The transportation sector in California pumps millions of tons of climate warming gases into the atmosphere every year. In fact, without scaling back the fossil-fueled transportation sector, all of the green electricity produced by California will not be enough for the state to reach its climate goals, said Scott Wiener, a state senator from San Francisco. Put simply, he said that we need to drive less.
“California, right now, because of our land-use patterns … we’re tanking our climate goals,” said Wiener, at CoMotion, calling to mind the all-too-familiar suburban building pattern, driven by widespread access to cars, and a pattern writ large in Los Angeles.
Efforts to reduce driving will take many forms.
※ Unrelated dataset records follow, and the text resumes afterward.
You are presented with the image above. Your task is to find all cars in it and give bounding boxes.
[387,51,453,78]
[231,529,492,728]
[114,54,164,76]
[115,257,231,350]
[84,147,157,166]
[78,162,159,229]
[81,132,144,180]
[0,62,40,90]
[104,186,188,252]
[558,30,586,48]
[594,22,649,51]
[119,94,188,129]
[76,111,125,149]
Multiple options, easily accessed by emerging partnerships between the public and private sectors, are constantly coming forward, and are being rapidly fine-tuned. They are evolving into “partnerships that are meaningful,” as described by Joshua Schank, chief innovation officer for the Los Angeles County Metropolitan Transportation Authority, calling attention to a pilot project between LA Metro and Via to provide on-demand, door-to-door mobility service, similar to what Lyft and Uber provide.
“Those are models that have a shot at becoming sustainable,” said Schank.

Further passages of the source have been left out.